Representing the area of a circle as the sum of circumferences

Your algorithm computes the following: $$ P = \frac{1}{10^n} \sum_{\substack{i \ge 0 \\ r - 10^{-n} i > 0 }} 2 \pi (r - 10^{-n} i) $$ For simplicity, let's assume that $r$ is an integer multiple of $10^{-n}$; for example, $r$ is an integer. Then we can write this as $$ P = \frac{1}{10^n} \sum_{j = 1}^{10^n r}2 \pi j $$ This is a Riemann sum (and thus a good approximation for) for the integral $$ \int_{0}^r 2 \pi r' \; dr' = \pi r^2, $$ and the approximation gets better the more subintervals you have, i.e. the higher $n$ is.

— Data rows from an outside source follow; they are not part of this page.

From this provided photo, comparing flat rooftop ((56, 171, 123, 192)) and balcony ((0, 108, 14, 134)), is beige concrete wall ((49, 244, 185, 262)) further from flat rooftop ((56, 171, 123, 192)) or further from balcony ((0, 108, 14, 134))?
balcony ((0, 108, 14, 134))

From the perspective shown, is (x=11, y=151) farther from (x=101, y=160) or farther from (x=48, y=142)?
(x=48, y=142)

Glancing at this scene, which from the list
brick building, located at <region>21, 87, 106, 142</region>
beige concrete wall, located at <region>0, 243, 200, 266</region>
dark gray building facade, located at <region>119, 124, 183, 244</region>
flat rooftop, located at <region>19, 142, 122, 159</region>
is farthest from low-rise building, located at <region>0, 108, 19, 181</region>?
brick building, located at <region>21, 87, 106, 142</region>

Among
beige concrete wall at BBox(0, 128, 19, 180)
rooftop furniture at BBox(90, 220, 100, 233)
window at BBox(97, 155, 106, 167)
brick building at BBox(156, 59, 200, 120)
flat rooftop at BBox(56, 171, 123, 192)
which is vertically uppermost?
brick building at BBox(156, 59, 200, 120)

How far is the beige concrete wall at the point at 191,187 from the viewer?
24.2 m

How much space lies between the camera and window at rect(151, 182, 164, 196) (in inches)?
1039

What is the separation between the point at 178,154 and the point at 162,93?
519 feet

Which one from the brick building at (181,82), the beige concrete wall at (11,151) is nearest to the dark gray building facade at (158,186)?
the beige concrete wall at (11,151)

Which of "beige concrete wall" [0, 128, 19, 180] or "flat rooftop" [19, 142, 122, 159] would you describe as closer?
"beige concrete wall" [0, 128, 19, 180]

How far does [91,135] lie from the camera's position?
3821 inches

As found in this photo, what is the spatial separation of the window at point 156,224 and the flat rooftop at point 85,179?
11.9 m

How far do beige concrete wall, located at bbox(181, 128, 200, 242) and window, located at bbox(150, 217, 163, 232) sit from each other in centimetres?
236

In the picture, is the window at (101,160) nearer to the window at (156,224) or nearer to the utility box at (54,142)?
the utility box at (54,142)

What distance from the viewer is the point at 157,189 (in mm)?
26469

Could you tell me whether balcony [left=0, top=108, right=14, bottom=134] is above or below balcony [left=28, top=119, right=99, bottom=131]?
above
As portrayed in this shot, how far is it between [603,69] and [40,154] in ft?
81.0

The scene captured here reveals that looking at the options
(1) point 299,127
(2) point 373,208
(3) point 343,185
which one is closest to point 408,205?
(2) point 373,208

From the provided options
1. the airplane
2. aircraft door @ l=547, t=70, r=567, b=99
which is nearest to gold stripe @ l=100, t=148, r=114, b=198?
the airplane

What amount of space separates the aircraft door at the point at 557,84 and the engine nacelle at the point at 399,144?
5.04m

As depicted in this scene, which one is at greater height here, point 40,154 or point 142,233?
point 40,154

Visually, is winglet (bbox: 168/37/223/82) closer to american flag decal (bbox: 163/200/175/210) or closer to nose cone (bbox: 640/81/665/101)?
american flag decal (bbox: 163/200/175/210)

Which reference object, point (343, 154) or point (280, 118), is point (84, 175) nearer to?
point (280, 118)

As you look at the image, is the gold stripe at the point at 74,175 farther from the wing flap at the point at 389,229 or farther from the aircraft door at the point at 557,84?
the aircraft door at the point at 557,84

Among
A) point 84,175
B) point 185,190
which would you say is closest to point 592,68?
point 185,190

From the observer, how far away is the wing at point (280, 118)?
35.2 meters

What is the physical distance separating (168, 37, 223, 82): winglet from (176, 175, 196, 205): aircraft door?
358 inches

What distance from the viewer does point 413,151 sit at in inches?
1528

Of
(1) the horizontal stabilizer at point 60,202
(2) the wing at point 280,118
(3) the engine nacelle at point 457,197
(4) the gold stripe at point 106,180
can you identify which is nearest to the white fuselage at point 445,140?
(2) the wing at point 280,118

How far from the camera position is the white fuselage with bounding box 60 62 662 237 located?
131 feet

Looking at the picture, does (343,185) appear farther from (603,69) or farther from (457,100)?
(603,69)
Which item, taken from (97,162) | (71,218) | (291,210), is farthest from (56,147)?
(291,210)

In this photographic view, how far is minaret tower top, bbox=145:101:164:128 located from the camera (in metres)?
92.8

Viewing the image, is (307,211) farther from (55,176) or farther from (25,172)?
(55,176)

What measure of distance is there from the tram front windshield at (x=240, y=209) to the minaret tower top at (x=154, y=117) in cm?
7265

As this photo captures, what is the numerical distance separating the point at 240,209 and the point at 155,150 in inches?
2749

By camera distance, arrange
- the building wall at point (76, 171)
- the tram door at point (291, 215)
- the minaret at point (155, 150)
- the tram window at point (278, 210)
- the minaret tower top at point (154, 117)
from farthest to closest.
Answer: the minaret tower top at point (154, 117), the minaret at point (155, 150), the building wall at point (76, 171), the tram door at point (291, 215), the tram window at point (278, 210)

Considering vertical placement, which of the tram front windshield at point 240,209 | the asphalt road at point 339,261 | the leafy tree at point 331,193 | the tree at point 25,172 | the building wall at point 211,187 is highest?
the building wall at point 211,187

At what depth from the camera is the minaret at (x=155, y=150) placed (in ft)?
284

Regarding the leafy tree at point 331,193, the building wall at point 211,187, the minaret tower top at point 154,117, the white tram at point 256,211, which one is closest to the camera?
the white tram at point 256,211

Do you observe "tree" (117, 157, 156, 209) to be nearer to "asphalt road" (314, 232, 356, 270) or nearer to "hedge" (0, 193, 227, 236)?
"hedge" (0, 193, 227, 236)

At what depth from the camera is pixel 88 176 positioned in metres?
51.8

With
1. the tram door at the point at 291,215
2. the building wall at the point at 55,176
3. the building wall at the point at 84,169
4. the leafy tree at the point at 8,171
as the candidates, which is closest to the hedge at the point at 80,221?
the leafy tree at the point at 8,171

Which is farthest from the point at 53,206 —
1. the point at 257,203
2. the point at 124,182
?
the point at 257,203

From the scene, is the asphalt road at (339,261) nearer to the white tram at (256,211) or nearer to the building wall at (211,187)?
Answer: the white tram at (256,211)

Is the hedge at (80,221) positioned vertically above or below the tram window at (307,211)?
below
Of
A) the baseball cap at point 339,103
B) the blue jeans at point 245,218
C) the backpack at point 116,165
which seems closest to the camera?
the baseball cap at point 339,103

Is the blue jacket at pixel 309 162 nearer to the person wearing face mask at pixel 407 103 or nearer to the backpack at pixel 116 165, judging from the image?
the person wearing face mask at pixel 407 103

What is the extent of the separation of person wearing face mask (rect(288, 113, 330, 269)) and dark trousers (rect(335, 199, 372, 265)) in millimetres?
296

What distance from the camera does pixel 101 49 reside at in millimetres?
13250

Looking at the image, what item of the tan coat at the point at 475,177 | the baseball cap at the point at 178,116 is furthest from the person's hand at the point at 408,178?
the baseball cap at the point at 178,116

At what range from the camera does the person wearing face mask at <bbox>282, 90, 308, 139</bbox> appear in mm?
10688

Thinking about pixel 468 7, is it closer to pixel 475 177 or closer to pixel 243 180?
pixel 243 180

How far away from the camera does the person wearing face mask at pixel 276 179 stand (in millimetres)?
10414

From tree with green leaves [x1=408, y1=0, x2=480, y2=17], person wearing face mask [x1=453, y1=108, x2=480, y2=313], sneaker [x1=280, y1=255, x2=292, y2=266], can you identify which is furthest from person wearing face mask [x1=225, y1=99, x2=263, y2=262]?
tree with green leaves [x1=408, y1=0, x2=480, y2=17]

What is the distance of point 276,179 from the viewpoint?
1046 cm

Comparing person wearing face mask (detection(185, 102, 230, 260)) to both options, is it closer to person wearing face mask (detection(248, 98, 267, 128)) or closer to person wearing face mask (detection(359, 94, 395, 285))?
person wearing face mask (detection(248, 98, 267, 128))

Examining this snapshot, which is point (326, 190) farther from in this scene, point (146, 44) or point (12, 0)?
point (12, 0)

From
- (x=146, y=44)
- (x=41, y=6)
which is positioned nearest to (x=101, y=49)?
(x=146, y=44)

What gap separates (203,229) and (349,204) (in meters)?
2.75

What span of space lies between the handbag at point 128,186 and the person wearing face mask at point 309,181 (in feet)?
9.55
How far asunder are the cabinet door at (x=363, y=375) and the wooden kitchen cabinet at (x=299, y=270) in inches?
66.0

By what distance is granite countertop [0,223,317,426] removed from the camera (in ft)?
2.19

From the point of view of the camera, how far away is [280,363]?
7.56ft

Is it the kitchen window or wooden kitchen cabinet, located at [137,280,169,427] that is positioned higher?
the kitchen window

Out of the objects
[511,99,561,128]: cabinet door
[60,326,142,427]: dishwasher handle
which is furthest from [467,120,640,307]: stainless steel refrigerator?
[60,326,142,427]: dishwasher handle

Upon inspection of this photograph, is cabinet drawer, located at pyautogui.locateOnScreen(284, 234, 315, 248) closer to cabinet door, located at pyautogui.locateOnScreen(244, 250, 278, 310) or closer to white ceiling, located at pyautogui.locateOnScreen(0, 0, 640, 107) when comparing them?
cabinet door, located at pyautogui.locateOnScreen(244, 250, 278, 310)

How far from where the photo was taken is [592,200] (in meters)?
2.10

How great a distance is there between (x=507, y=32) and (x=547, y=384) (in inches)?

You have good intuition -- the area of the circle can be thought of as the sum of the (infinitely many) lengths of all of the circumferences you can draw inside it with smaller radius. This is what the above says. In calculus terms, the integral of circumference is area. This is why your algorithm works.


Your clever algorithm approximates the circle by a union of annuli of radius $r/10^n$. The area of each annulus is its circumference times its width.

This is a standard argument in calculus. Archimedes would have appreciated it.